# START OF Data provided

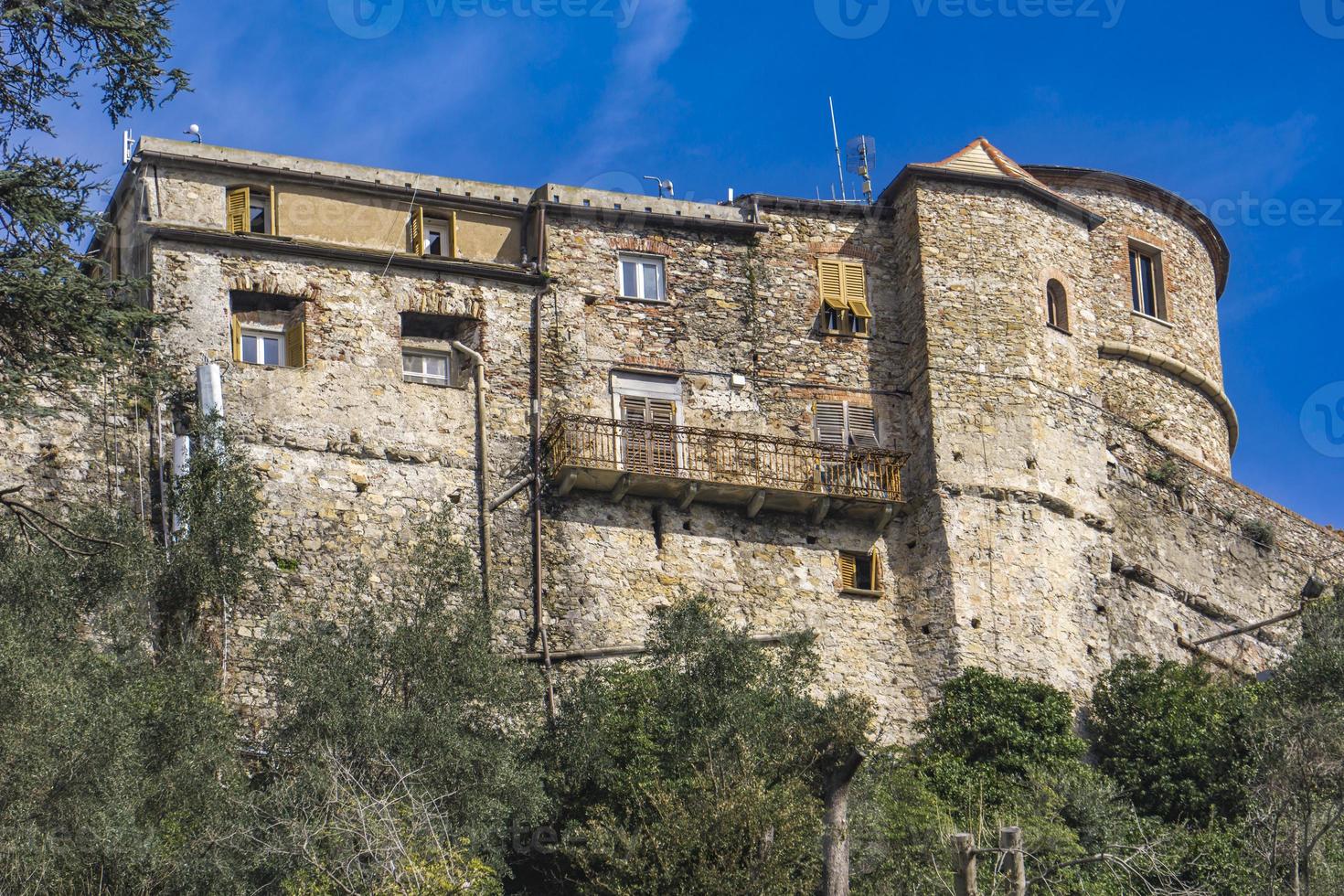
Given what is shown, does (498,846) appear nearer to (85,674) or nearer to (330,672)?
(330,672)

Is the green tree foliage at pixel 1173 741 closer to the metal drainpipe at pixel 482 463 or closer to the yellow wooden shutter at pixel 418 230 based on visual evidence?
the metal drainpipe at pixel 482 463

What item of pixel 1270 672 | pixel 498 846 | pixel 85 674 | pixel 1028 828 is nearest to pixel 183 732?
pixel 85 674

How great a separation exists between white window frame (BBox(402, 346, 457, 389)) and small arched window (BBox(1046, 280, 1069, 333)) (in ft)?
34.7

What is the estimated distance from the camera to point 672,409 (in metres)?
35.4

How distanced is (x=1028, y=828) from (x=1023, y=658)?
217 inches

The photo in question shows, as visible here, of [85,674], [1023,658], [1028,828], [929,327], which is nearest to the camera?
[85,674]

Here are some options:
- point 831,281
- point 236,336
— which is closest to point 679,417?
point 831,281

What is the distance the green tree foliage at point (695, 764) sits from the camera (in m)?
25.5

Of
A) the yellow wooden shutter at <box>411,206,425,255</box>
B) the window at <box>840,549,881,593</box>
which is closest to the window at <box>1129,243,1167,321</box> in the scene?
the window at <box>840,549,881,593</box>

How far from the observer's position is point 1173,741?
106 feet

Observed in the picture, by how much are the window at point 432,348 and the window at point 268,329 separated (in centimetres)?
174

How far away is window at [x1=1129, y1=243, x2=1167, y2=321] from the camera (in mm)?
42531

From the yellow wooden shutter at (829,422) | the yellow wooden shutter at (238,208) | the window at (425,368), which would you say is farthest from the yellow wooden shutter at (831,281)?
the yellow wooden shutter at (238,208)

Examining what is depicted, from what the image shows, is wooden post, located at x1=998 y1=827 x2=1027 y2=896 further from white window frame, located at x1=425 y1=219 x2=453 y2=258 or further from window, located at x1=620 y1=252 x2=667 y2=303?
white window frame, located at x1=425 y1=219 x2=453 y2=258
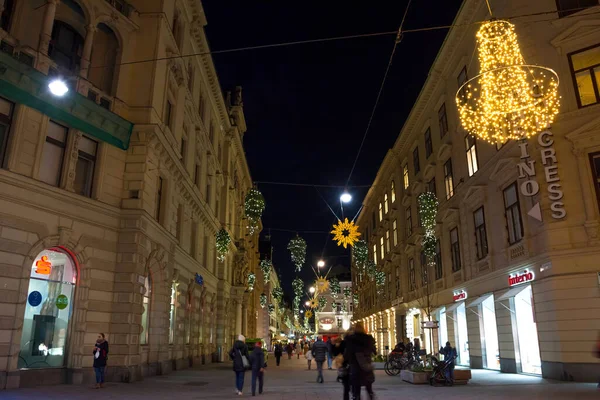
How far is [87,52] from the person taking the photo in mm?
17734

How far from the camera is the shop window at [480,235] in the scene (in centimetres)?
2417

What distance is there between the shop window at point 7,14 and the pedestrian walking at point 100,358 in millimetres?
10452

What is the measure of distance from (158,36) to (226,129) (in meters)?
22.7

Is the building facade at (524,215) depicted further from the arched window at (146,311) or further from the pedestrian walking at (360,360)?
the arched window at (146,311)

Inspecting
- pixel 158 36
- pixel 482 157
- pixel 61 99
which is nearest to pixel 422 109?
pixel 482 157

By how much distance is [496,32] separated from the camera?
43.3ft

# END OF Data provided

## What you are asked to do
Write out every line of the listing above with "camera" replaced by "viewer" and everything else unchanged. Leave out the pictures.

## Response to the exercise
Given what is shown, does (498,846) appear nearer to (85,674) or nearer to (330,672)?
(330,672)

Is the green tree foliage at pixel 1173 741 closer to the metal drainpipe at pixel 482 463 or closer to the yellow wooden shutter at pixel 418 230 based on visual evidence?
the metal drainpipe at pixel 482 463

What item of pixel 1270 672 | pixel 498 846 | pixel 85 674 | pixel 1028 828 is nearest to pixel 183 732?
pixel 85 674

How great a separation exists between white window frame (BBox(402, 346, 457, 389)) and small arched window (BBox(1046, 280, 1069, 333)) (in ft)?
34.7

What is the estimated distance from the viewer to point 672,409 (in metres)?
35.4

How distanced is (x=1028, y=828) from (x=1023, y=658)?
217 inches

The photo in question shows, as visible here, of [85,674], [1023,658], [1028,828], [929,327], which is nearest to the viewer?
[85,674]

Here are some options:
- point 831,281
- point 236,336
— which is closest to point 679,417?
point 831,281

What is the distance the green tree foliage at point (695, 764) sits from the viewer (in m)?
25.5

Of
A) the yellow wooden shutter at <box>411,206,425,255</box>
B) the window at <box>840,549,881,593</box>
which is closest to the window at <box>1129,243,1167,321</box> in the scene?
the window at <box>840,549,881,593</box>

How far from the observer's position is point 1173,741?
106 feet

Observed in the picture, by how much are the window at point 432,348 and the window at point 268,329 separated (in centimetres)?
174

How far away is window at [x1=1129, y1=243, x2=1167, y2=321] from the viewer (in mm)?
42531

From the yellow wooden shutter at (829,422) | the yellow wooden shutter at (238,208) | the window at (425,368), which would you say is farthest from the yellow wooden shutter at (831,281)?
the yellow wooden shutter at (238,208)

Examining what is depicted, from what the image shows, is wooden post, located at x1=998 y1=827 x2=1027 y2=896 further from white window frame, located at x1=425 y1=219 x2=453 y2=258 or further from window, located at x1=620 y1=252 x2=667 y2=303?
white window frame, located at x1=425 y1=219 x2=453 y2=258
How far is [87,52] from the person taking the photo in mm?
17734

How far from the viewer is the shop window at [480,235] in the scene (in centimetres)?
2417

What distance is there between the shop window at point 7,14 and the pedestrian walking at point 100,358 in millimetres?
10452

What is the measure of distance from (158,36) to (226,129) (in meters)?
22.7

Is the building facade at (524,215) depicted further from the arched window at (146,311) or further from the pedestrian walking at (360,360)?
the arched window at (146,311)

Inspecting
- pixel 158 36
- pixel 482 157
- pixel 61 99
which is nearest to pixel 422 109?
pixel 482 157

By how much distance is [496,32] separated from the viewer?
43.3ft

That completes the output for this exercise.